Against the backdrop of sporadic bouts of local business-foreign business tensions in Ghana’s business environment which tend to give Ghana a bad international image, the event, which will hold annually, brought together under one roof state agencies responsible for implementing Ghana’s trade policy and laws as well as members of the foreign business community in the country to foster better understanding, to help repair the damage done to Ghana’s image; and, to help vitiate Ghana’s present economic difficulties that has necessitated the country’s recent return to the IMF.

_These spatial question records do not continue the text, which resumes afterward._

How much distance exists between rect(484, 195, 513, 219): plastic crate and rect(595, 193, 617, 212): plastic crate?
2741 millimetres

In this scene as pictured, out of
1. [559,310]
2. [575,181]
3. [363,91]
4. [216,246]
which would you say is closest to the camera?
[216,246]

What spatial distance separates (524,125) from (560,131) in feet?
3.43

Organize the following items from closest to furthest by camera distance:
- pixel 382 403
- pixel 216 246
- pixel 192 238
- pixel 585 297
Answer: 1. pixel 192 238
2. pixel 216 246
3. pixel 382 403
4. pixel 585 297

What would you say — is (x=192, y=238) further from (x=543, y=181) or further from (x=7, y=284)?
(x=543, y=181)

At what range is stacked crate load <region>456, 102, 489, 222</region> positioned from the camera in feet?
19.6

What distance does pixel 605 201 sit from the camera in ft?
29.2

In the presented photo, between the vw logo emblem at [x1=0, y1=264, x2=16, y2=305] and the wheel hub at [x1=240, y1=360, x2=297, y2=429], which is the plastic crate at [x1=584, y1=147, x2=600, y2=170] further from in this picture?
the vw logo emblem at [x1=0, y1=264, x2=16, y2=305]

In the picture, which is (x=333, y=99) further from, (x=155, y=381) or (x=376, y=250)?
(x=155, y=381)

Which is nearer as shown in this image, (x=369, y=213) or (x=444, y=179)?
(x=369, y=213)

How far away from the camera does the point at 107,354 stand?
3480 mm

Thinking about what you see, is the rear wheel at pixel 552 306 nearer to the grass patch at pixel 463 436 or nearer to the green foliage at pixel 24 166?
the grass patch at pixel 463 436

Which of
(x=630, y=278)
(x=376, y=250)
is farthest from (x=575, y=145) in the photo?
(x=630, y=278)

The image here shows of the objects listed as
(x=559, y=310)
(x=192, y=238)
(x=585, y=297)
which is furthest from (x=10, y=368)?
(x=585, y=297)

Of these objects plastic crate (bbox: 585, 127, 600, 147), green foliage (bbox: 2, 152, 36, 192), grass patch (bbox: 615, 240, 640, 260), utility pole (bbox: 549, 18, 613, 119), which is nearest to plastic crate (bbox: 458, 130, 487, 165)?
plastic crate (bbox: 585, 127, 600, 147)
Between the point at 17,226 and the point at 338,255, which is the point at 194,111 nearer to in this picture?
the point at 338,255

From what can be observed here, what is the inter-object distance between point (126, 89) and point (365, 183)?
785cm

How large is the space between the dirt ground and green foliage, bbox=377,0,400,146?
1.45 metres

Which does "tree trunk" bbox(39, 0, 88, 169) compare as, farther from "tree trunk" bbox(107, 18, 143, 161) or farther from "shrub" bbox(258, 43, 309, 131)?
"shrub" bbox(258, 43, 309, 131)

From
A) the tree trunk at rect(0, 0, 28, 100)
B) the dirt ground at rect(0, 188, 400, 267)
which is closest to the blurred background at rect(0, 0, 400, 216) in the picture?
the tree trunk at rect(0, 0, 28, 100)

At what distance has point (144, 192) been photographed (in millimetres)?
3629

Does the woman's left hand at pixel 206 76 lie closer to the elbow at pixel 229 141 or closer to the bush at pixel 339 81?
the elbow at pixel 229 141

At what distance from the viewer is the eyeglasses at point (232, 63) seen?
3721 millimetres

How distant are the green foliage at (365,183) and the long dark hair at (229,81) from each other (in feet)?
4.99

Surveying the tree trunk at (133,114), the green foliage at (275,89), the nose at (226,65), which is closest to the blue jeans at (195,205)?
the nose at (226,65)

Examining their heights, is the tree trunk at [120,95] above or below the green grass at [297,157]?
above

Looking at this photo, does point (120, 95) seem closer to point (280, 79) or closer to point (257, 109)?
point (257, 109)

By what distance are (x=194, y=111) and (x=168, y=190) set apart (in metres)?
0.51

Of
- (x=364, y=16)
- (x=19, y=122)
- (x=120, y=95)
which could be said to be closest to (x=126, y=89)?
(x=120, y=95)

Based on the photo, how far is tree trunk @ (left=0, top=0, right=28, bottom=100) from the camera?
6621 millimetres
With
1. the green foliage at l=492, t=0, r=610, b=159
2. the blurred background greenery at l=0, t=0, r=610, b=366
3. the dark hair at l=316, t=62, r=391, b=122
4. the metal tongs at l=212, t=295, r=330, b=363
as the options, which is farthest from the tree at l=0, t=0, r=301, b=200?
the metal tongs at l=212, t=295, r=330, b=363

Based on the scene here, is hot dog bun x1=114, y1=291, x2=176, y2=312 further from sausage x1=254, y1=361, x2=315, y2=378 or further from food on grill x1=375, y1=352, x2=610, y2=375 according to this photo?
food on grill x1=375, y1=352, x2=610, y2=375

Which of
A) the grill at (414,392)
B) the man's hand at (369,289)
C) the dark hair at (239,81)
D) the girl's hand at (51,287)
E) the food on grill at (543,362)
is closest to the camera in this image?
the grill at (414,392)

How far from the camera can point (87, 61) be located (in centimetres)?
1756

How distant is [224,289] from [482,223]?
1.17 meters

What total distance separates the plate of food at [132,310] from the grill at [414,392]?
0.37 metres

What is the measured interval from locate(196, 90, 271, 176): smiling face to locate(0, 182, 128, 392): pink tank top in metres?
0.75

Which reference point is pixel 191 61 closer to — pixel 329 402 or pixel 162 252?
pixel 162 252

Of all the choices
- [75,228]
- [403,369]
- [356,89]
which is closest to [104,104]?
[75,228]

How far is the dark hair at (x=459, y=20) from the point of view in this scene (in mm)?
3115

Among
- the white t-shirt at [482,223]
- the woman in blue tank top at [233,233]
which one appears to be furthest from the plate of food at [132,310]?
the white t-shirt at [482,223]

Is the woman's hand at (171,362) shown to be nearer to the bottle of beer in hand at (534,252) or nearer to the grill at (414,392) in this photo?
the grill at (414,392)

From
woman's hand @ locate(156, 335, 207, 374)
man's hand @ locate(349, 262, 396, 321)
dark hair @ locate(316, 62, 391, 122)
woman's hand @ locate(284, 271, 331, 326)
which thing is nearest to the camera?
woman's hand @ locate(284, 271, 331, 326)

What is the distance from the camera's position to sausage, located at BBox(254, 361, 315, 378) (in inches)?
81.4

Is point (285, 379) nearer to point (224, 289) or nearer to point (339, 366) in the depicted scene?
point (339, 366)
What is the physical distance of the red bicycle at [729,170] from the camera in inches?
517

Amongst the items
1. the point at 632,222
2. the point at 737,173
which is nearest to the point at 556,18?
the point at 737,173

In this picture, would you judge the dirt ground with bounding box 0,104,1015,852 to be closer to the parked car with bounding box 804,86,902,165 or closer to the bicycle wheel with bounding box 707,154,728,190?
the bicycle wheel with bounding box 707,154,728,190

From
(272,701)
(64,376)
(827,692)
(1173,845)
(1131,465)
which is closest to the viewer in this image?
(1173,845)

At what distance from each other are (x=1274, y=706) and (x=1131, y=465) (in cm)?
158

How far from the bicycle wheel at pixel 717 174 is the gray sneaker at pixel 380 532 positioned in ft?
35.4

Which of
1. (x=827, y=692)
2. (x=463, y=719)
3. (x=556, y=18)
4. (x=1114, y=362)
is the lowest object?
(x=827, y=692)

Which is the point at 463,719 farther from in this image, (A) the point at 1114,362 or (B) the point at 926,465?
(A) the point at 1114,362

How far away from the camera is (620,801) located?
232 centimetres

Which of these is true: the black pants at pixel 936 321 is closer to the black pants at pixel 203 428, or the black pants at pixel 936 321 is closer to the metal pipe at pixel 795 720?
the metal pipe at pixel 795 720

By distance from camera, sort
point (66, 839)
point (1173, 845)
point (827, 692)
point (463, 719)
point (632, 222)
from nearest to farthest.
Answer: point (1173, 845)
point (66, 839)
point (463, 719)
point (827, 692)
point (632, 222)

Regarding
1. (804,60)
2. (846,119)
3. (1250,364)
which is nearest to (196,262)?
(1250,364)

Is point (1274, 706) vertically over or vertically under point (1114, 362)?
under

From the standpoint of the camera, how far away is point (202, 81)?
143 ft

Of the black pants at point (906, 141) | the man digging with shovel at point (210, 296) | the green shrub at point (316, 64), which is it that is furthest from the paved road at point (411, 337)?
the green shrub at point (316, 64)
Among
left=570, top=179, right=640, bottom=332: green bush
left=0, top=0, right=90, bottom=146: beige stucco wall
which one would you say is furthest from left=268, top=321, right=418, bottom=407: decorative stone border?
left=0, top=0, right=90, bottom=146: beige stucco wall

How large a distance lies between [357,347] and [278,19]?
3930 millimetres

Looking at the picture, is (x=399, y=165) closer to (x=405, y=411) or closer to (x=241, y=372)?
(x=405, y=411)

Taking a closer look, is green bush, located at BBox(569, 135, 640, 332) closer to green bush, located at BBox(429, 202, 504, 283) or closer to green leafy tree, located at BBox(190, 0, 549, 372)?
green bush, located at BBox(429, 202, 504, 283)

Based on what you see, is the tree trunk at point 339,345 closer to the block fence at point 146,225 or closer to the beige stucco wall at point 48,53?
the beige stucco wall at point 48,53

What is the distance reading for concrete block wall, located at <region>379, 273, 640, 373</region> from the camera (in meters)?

Additional to the Ministry of Trade and Industry, MOTI, other partners to the event are the Ghana Investments Promotion Center, GIPC; Registrar-General’s Department, RGD; Food and Drugs Authority, FDA; Lands Commission; Ghana Prisons Service; Offuce of the Speaker of Parliament; and, the Africa Continental Free Trade Area, AfCFTA headquarters, among others.

Specific presentations were made by Mrs. Jemimah Oware, Registrar-General of the Registrar-General’s Department; Mr.Victor Akogo, deputy commissioner-general and head of compliance of the Ghana Revenue Authority, GRA; Dr. Benjamin Armah Quaye, head of the special projects unit at the Lands Commission, Ms. Evelyn Nyarko of the Ghana Investments Promotion Centre, among others.

Diplomats who participated at the event include the ambassadors of Suriname, Ms. Fidelia Graand-Galon; Colombia; Namibia, Ms. Evilene Hansen, as well as the trade secretary of the Iranian embassy in Ghana, Mr. Hussain Barharmi.

Foreign communities that attended the event include the Indian, Lebanese, Chinese, and Nigerian communities, among other segments of the international community in Ghana.

Other dignitaries also present were Eze (Dr) Chuks Jude Ihenetu, the Ezeigbo, or king of Igbos (of Nigeria) in Ghana, among other cultural leaders.